Hi Atul,
I read again about Feature Envy. A short overview is available at http://sis36.berkeley.edu/projects/streek/agile/bad-smells-in-code.html#FeatureEnvy. Unfortunately I don’t have the Refactoring book from Martin Fowler, et al, which introduced this bad code smell, and as I haven’t seen further examples, I may not have understand Feature Envy correctly. I think your main concern is that the public class is feature envy at the private class because the public class accesses the data of the private one. You further don’t like that private classes don’t have ctors of their own and in your opinion the Private class is calling for some refactoring and more “classy” look ;-). I hope I get you right.
Here is how I see the role of the Private class. I have to admit I borrowed the concept form Qt, which is in fact a wonderful framework developed by obviously quite good folks ;-). Earlier Anders Larsen commented that private data is used (in KDE for example) to retain binary compatibility with older versions of libraries. That’s definitely one of the reasons why Qt uses private classes but there are also others. Reference counting on the private data can easily be implemented. Getters can have the same names as the properties without ugly prefixing or suffixing of the private property members. The header file dependencies can be reduced if the headers required for the implementation are included in the cpp file only. There are probably others…
I think what is important to point out what is the problem that the Private class is trying to solve. Languages like C# and Objective C have the concept of partial classes.
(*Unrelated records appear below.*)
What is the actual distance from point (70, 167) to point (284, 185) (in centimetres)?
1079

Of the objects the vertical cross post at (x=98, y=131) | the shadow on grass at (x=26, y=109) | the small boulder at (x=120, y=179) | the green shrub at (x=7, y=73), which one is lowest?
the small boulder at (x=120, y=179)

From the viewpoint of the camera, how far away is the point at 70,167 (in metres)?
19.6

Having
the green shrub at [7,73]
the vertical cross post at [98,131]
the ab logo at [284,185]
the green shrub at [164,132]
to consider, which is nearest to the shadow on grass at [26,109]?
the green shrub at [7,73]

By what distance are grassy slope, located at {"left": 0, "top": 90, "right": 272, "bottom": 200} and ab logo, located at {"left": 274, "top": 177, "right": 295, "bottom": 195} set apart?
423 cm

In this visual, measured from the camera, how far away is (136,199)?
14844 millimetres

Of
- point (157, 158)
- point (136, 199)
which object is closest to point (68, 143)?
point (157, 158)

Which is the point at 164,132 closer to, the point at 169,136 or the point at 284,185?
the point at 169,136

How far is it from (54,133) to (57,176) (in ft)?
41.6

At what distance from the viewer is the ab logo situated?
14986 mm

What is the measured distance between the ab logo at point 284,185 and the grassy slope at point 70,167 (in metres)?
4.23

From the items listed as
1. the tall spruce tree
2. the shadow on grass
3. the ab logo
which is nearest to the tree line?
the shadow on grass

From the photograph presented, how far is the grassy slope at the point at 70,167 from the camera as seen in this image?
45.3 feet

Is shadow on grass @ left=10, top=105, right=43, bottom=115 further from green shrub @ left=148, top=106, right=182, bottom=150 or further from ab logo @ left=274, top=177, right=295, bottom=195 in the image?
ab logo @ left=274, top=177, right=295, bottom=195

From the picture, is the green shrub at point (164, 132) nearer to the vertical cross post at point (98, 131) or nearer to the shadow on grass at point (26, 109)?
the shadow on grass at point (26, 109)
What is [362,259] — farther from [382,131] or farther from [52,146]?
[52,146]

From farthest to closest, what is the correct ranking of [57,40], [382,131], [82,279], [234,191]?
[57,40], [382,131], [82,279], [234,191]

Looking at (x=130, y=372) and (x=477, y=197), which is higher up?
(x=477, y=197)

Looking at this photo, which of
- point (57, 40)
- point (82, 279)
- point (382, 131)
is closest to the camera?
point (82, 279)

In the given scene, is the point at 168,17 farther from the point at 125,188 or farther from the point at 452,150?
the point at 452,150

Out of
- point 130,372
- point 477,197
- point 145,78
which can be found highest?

You can declare functions and member variables in both the header and the source files and have the compiler combine them together. That’s not possible in C++ and the private class tries to circumvent that limitation. That’s the reason why Qt declares the private classes friends and also the private classes declare the public ones friends. Although syntactically separate, the public and private classes are semantically one and the same thing! That said it should be obvious why Private does not need ctors and dtors of its own and why the public class cannot be feature envy of the private part of itself ;-).